## Aufgabe:
Schreib den Bericht über die Trainingstour zu Pfingsten 2001 weiter, und zwar nach seinem letzten Satz. Er steht weiter unten unter „Vorgegebener Text“.

## Vorgegebener Text:
==========

Trainings- und Vorbereitungstour Pfingsten 2001

Zu unserer letzten Trainingstour vor dem Expeditionsstart am 20. Juni hatten wir eine gemeinsame Eis- und Skitour in den Zillertaler Alpen geplant, zu der wir uns am Freitag, den 1. Juni mit zwei Autos von Leipzig und Dresden aus auf den Weg machten. Vereinbarter Treffpunkt war für Samstag früh 4 Uhr die 5. Kehre der Pfitscherjochstrasse - Ausgangspunkt fuer den Zustieg zur Hochferner-Biwakschachtel, von der aus wir die Nordwände von Hochferner (3463m) und Hochfeiler (3510m) angehen wollen - beides klassische Eisanstiege im mittleren Schwierigkeitsgrad.

==========

## Vorliegende Daten:
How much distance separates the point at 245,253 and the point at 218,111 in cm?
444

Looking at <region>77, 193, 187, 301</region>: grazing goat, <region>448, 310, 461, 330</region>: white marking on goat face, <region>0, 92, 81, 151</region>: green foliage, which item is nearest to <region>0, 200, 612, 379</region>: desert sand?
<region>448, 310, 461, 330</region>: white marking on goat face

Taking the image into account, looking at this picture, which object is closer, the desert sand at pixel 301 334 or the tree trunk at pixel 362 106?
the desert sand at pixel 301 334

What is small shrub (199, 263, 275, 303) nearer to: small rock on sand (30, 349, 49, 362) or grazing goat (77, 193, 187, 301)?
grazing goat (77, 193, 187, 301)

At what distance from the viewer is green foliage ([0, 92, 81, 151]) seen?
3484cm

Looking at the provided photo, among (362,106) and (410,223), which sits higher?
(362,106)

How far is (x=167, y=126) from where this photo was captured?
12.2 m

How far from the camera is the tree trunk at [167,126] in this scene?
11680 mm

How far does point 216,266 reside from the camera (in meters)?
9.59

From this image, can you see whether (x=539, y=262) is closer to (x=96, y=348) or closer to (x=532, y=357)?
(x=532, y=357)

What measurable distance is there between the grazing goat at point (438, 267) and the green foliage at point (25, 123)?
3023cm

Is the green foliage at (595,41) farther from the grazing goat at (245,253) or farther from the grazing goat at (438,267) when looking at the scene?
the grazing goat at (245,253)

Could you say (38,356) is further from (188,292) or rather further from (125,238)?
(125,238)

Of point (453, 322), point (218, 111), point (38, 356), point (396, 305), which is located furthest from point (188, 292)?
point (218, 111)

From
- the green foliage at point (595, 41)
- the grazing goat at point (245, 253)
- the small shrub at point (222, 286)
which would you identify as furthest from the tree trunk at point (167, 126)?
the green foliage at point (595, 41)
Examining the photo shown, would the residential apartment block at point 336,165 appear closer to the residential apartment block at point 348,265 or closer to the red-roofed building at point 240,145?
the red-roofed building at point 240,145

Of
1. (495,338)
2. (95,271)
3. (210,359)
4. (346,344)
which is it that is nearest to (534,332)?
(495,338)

==========

## Ergebnis:
Ralf, Christian und Markus - unsere "Skifahrer" an den Gasherbrums - wollten nach Durchsteigung der Wände zusätzlich eine Skiabfahrt ueber den Weisskarferner anschliessen, um noch ein paar Abfahrtskilometer zu sammeln, doch es sollte alles ganz anders kommen... Als Markus und Christian Samstag früh gegen 3 Uhr die Pfitscherjochstrasse hinauffahren, ist zunächst mal schon an der 4. Kehre Schluss - Reste einer riesigen Lawine versperren die teilweise abgerutschte Schotterpiste. Das bedeutet zwar lediglich eine Verlängerung des Anmarschweges um etwa 45 Minuten, doch als unsere drei Leipziger, die in den Pfingststau am Brennerpass geraten sind, erst gegen 6 Uhr an der Pfitscherjochstrasse eintreffen, liegen wir plötzlich schon fast drei Stunden hinter unserem Plan...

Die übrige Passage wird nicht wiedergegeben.